— START TEXT EXTRACT —

And no matter what I did, they didn't go.
Mile 25: 9:08
At mile 25, in my delirious stupor, I decided that what must be making me slow was my nice, fleece-lined 2XU arm warmers! That MUST BE IT! So I peeled them off and...threw them on some guy's front lawn. Because, you know, THAT was TOTALLY the problem.
I still can't believe I did that. My poor arm warmers. I'm out like $40. That's how freaking out of it I was.
I made the turn and saw Mile 26. I looked at my watch and saw 3:39. And you know what I thought?
I CAN STILL DO THIS! I CAN DO 0.2 MILES IN 1 MINUTE! I CAN DO IT!
This is how out of it I was at this point. Do you know what I'd have to do to make that happen? I do now, because I looked it up. That would have to be a 5-minute mile pace.
But I ran as fast as I could, which must have looked awful, because now I was delirious, could barely move, pretty sure I barely knew where I was, and let's be honest, wasn't in any kind of shape to run the required 5 minute mile pace to make that BQ happen.
Mile 26.2: 11:17, average pace 9:21
But I still had hope. I never once gave up hope in this race. Not until the end, when I crossed the finish line, collapsed into the arms of two volunteers who had to steady me because I couldn't stand alone, and walked to the side of the road where I sat down, looked at my watch, and cried.
3:41.18
I cried. I didn't even have many tears coming out, but I wrapped myself in my mylar blanket and just cried.
I cried because I took off 17:40 from my best marathon ever. EVER. I took almost 18 minutes off my best marathon ever, and that is not easy to do. People don't just do that. I worked so hard, so, so hard.
But it still wasn't quite good enough. And I was disappointed. And happy. And elated. And crushed.
I found Ana, and it turns out she ran into some rough patches, too. She wasn't sure if she made it, but we checked and she did: by 17 seconds. Which yes, we all know is no longer enough (again, that's B.S. I'm sorry, it is.), but still, she made it, and I'm so proud of her.
In the evolution of me as a marathoner (is that even a real thing? I sure don't feel like one...I feel like a triathlete who poses as a runner from time to time), it looks like this:
2003, 5:14
2005, 4:19
2008, 3:58.58 (so pretty much 3:59)
2011, 4:05
2013, 3:41
Pause for a moment and think about that, because I am now. I was a solidly back-of-the-pack marathoner when I started 10 years ago. Now, I'm 36. I have two small kids. I work full time. And somehow, I just posted the best marathon time of my life, and arguably the best race of my life. The race where I showed more grit and determination than I ever had in my 20s, when I had a heck of a lot more time on my hands. I raced this marathon like a boss, and I will not apologize to the B.A.A. for that. Their new policy targets all the Me's out there, and complaining about it will get me nowhere. I just need to use it to make me better.
I already have.
I allowed myself yesterday to wallow just a bit and have a few tears. And now that's done.
Because, you guys, EIGHTEEN MINUTES.
No one--I don't care WHO you are or WHAT your story is--no one is EVER allowed to be sad after a nearly 18 minute PR. It's just unreal, and it's amazing. And I am really, really proud of it.

— END TEXT EXTRACT —
— START RAW DATA —

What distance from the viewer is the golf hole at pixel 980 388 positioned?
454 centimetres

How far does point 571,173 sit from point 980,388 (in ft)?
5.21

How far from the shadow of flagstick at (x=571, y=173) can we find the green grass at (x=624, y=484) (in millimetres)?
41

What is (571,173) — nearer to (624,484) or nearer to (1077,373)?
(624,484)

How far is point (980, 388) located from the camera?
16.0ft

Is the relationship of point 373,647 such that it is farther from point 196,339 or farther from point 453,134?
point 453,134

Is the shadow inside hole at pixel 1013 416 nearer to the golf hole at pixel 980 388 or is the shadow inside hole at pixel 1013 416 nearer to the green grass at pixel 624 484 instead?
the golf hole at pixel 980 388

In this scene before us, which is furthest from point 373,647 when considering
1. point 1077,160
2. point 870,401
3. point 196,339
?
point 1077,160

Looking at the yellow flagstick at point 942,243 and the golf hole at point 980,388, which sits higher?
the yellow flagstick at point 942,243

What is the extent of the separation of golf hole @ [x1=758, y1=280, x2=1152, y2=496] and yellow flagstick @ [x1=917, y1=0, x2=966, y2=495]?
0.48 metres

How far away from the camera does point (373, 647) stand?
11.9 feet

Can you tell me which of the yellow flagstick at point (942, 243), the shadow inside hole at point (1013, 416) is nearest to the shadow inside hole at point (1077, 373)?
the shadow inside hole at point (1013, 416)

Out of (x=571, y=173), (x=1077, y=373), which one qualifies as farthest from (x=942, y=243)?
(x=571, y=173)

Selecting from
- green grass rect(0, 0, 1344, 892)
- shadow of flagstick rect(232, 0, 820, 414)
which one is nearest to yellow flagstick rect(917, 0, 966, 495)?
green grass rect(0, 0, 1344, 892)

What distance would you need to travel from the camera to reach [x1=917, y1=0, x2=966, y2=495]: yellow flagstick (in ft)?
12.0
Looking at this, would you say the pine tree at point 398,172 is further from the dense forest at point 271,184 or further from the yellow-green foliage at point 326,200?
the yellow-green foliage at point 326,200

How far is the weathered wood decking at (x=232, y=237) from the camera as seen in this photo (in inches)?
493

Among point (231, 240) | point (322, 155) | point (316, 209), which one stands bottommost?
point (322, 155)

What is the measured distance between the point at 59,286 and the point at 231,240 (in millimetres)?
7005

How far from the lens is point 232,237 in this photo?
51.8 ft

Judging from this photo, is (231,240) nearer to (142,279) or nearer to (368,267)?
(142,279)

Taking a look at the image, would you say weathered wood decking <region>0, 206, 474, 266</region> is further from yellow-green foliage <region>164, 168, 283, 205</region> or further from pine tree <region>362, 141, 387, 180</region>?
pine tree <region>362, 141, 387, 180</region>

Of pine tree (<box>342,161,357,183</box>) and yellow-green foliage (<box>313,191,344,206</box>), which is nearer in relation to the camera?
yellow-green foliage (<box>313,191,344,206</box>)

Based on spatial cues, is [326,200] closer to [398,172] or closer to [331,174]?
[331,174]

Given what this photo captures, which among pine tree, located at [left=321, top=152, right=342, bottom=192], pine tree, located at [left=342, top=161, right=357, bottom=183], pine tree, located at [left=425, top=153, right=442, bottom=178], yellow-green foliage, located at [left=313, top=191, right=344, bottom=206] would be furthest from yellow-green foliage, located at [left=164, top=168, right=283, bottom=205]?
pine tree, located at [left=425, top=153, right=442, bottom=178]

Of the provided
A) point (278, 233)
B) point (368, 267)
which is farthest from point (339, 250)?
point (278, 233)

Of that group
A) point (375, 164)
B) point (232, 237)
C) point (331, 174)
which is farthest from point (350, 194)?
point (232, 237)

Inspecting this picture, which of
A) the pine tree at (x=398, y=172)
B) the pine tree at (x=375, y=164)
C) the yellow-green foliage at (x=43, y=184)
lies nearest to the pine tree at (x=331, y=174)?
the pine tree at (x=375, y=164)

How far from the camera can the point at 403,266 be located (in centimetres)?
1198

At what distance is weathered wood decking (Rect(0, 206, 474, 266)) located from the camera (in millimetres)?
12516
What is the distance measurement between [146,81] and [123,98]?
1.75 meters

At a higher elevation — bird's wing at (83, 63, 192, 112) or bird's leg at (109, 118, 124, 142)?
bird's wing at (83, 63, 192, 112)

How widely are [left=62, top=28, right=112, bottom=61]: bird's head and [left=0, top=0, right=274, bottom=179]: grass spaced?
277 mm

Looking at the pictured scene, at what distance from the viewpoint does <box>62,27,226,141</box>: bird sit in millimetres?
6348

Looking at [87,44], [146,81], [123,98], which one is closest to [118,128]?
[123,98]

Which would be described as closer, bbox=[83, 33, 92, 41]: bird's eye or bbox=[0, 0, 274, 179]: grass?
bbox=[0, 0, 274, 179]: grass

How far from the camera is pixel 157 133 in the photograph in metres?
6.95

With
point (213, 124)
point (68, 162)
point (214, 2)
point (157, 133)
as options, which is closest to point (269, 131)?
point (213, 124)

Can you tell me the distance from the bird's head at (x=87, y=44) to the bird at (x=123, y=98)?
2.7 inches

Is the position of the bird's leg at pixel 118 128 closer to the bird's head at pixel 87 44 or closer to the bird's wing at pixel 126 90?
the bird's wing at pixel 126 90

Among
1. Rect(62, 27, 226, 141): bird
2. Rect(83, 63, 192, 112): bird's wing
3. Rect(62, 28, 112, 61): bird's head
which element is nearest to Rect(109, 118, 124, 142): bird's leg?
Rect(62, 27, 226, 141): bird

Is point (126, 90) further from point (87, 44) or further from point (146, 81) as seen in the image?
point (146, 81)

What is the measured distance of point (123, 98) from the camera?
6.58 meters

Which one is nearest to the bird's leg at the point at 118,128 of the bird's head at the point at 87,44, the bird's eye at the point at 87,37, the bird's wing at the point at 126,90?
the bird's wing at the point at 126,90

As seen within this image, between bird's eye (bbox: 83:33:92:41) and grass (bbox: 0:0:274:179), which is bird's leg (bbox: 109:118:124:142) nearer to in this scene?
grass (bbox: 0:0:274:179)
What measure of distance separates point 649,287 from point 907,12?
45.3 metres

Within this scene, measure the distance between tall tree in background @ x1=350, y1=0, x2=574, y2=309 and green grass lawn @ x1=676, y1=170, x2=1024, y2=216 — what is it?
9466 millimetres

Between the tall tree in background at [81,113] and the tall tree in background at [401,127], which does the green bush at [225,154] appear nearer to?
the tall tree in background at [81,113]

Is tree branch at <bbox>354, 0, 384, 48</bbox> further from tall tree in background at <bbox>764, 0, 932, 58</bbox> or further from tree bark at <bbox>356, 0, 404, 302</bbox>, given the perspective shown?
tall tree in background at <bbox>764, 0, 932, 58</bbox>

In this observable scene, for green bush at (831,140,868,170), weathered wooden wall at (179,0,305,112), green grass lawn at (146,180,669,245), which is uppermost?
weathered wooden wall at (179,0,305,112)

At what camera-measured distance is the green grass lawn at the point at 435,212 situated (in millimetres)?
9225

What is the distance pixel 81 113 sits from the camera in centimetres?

— END RAW DATA —

WHAT YOU WILL DO:
a. Using the marathon race report, decide whether each statement below agrees with it. Answer yes or no for each, and quote the words of the report that decide it.
(i) At mile 25 the narrator threw the arm warmers onto a front lawn.
(ii) Ana missed the qualifying time.
(iii) The narrator's 2011 marathon was faster than the 2008 one.
b. Write the next part of the marathon race report, starting right after its final sentence.

SET OF ANSWERS:
a.
(i) Yes: "So I peeled them off and...threw them on some guy's front lawn."
(ii) No: "She wasn't sure if she made it, but we checked and she did: by 17 seconds."
(iii) No: "2008, 3:58.58 (so pretty much 3:59)" and "2011, 4:05"

b.
I simply can't allow my heartache over missing the qualifying time to overshadow the unbelievable progress that I made in this race. Really. I honestly can hardly believe it.
The clock should never be an enemy of the journey.
I don't know what is next for me quite yet. I have a few ideas, and of course, one of them is redemption in the spring. But I've made a promise to myself not to make any decisions until I can walk normally and sit on the toilet like a normal person.
I got home and got mobbed by newly-toothless Bug (that day!) and Bean and literally toppled over with the love I got when I walked through the door. I could not have made it to this start line, let alone the finish, without them.
Thank you to Matt, who thinks I am a little crazy for all this but supports me 100% no matter what. For making me pancakes to eat with everyone when I walked in from my long runs, for doing extra laundry for me, for picking the kids up so I could squeeze in a run. For holding me Sunday night while I needed to just have one more good, hard, cry. And then for getting me two different kinds of Mitchell's Ice Cream and some flowers.
To my parents, who drove all the way down to catch a glimpse of me for a combined 97 seconds. They are my biggest fans and I'm so grateful for their support.
To my coach, Emily, who knows just what to say and do and pushes me really hard, but lets me balance, too. I've seen this amazing progress since I've been working with you, and there's a reason for that. There's no way I could have done this without you. Thank you.
To Ana, who will always be one of my running soulmates and also a pretty amazing friend, and who is the perfect model of grace and inner strength. Always, but especially over the past two weeks.
To my other running girls, Kim and Katie. So proud of all your accomplishments and so honored to be your running partner.
To my team, who cheered me on all day and always make me laugh.
To my students, who suggested great songs for my playlist and think I'm slightly nuts.
It's been an 10 year journey and a few thousand miles so far. I may need a few hundred miles more, but I know now that I will get there.
It's just a matter of time.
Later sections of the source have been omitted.